Reproduce the opening lines of the records exactly, up to and including the line in which "genus: Notamacropus" occurs.

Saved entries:
*** Begin section ***

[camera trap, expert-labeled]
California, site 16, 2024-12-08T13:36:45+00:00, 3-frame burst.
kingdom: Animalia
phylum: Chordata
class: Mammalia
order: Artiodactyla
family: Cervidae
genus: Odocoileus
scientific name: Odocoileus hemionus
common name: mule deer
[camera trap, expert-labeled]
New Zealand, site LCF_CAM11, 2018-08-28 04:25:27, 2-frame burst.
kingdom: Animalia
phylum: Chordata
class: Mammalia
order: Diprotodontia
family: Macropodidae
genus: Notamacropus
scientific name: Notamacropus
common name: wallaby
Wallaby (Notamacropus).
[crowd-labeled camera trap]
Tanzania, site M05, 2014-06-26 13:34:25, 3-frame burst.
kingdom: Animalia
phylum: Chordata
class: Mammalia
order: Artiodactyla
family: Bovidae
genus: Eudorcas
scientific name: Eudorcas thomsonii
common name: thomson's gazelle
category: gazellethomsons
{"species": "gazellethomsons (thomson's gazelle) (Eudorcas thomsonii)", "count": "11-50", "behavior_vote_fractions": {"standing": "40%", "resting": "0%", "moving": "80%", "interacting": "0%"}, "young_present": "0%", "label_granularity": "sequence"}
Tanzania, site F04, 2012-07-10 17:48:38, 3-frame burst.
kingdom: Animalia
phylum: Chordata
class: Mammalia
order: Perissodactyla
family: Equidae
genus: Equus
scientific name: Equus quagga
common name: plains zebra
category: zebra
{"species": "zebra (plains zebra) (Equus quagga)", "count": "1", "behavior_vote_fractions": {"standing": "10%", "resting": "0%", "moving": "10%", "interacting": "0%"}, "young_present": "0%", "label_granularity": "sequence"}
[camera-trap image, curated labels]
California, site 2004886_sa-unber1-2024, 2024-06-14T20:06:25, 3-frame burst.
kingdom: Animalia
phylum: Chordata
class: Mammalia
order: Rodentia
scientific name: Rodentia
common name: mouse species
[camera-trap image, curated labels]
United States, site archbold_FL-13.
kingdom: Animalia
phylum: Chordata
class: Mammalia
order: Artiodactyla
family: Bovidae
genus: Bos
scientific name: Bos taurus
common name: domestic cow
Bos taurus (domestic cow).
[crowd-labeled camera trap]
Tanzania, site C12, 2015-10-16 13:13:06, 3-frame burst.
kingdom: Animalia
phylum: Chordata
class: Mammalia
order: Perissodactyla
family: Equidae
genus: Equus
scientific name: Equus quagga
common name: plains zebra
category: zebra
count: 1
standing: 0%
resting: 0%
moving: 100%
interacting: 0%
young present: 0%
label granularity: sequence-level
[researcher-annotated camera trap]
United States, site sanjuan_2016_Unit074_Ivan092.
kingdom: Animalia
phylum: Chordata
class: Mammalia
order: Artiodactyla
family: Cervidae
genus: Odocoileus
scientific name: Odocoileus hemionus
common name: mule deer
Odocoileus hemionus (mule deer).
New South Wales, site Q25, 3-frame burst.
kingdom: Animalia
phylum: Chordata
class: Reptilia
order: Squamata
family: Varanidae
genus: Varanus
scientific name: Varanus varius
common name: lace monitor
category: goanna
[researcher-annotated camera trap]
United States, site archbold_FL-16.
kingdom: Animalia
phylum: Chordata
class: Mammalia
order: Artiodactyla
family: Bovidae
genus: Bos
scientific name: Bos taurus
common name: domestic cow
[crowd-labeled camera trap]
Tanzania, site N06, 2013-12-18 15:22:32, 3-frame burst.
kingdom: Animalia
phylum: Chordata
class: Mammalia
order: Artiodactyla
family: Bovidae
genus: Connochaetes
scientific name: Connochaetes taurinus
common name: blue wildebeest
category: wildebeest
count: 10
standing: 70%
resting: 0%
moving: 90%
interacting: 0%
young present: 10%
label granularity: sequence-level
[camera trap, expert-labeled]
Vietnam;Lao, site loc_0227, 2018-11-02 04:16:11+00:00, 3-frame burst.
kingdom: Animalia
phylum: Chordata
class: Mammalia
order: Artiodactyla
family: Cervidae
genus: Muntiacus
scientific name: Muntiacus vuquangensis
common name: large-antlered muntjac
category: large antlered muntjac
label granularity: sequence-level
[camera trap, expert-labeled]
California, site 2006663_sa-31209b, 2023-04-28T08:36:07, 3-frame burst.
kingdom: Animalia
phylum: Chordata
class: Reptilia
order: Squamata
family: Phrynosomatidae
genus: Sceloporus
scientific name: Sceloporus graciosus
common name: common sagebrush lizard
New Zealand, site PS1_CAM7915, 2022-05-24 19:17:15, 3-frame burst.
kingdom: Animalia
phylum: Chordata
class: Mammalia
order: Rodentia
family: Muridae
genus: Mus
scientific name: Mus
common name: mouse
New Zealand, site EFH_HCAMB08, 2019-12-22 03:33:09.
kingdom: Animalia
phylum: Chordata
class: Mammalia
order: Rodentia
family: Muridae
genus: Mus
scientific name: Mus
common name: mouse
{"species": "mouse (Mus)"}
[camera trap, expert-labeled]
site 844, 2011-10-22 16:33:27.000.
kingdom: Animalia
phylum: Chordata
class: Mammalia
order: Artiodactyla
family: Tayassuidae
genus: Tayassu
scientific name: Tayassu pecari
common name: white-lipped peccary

*** End section ***

Answer to this task →
[camera trap, expert-labeled]
California, site 16, 2024-12-08T13:36:45+00:00, 3-frame burst.
kingdom: Animalia
phylum: Chordata
class: Mammalia
order: Artiodactyla
family: Cervidae
genus: Odocoileus
scientific name: Odocoileus hemionus
common name: mule deer
[camera trap, expert-labeled]
New Zealand, site LCF_CAM11, 2018-08-28 04:25:27, 2-frame burst.
kingdom: Animalia
phylum: Chordata
class: Mammalia
order: Diprotodontia
family: Macropodidae
genus: Notamacropus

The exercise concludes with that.